After this early period, the survival curves were not significantly different. In these early studies, it was evident that there was a worse outcome for patients transplanted early after the Fontan palliation versus those with late failure. Further long-term outcomes are available from a retrospective review of 61 patients who underwent orthotopic heart transplant for Fontan failure at 11 European Congenital Heart Surgery Association centers between 1991 and 2011. The mean time interval between Fontan completion and orthotopic heart transplant was 10.7 ± 6.6 years. The overall Kaplan–Meier survival estimate in this series was 82% at 1 year, 73% at 5 years, and 56.8% at 10 years. Similarly, in a series of 22 patients with a failing circulation Fontan who were transplanted from 1990 to 2012, 1-, 5-, and 10-year survival was 77%, 66%, and 45%, respectively.

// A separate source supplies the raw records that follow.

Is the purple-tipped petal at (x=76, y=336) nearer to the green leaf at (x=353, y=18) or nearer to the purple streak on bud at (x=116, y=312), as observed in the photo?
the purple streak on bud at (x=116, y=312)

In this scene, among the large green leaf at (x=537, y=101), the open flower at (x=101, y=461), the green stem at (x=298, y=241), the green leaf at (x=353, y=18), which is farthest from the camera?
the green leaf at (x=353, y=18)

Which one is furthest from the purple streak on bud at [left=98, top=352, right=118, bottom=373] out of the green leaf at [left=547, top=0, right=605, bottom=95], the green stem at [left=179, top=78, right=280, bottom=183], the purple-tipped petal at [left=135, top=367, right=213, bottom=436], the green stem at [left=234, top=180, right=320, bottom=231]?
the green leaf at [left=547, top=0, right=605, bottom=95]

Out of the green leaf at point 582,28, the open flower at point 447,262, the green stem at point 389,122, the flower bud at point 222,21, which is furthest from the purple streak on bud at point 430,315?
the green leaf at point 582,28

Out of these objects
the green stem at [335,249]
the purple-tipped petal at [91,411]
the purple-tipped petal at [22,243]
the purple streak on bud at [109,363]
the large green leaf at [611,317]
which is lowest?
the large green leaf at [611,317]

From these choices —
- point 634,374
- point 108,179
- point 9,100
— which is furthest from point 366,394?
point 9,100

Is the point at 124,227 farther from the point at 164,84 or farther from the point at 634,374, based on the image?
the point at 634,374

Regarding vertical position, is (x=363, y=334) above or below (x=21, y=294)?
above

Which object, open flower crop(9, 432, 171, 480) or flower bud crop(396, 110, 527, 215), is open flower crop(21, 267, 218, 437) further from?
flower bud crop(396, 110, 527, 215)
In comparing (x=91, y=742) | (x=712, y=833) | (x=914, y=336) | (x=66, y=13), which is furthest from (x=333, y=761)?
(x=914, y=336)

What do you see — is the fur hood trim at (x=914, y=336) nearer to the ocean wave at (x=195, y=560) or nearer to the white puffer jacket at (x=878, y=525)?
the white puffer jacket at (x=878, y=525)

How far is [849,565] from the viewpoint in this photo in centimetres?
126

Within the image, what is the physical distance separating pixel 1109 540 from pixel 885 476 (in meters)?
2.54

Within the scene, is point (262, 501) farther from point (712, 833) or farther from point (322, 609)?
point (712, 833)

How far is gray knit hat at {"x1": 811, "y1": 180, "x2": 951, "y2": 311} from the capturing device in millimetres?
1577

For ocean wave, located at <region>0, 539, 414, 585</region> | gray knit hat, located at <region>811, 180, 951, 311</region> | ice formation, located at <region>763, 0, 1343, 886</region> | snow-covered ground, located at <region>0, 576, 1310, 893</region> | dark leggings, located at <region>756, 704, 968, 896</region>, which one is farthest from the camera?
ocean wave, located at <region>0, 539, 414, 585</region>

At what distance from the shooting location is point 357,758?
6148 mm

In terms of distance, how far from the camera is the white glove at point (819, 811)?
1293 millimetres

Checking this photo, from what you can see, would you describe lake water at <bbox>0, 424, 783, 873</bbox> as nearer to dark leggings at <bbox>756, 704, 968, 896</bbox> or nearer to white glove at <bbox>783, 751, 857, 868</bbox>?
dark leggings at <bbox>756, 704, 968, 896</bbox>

However, a recent reanalysis of data from the Pediatric Heart Transplant Study database for Fontan patients who were transplanted in the current era (2007-2014) showed that outcomes had improved significantly, especially during the critical early phase. In this study, patients transplanted for Fontan failure had a 1-year survival of 89%, which was similar to the 1-year survival of a patient without Fontan with congenital heart disease of 92%. Patients with preserved ventricular function benefit from this survival advantage in the current era. A review of patients with a previous Fontan operation who underwent heart transplantation showed that patients with preserved ventricular function had increased 1-year survival from 38% in the earlier era to 83% in the current era. There was no increase in benefit for patients with IVF.

Summary

Treatment of patients with single-ventricle defects according to the Fontan principle has arguably been one of the greatest achievements in congenital heart surgery. However, despite successful palliation, these patients can develop Fontan failure with end-organ dysfunction. Heart transplantation should be recommended after all possible remediable causes of Fontan failure have been addressed. There is no clear agreement about when a patient with Fontan failure should be referred for transplantation, but all would agree that it is best to transplant before severe end-organ injury. Mechanical circulatory support with VAD can reverse end-organ dysfunction and improve chances for a successful transplant. Transplantation following Fontan palliation is more technically challenging, but survival in the short and long term is nearly as good as transplant for cardiomyopathy. Perhaps in patients in whom the Fontan circulation results in complications and dysfunction, we should not consider it a failure, rather a not-unexpected outcome and that transplantation is the final stage of the single-ventricle treatment pathway.

Conflict of Interest Statement

The authors reported no conflicts of interest.

The Journal policy requires editors and reviewers to disclose conflicts of interest and to decline handling or reviewing manuscripts for which they may have a conflict of interest. The editors and reviewers of this article have no conflicts of interest.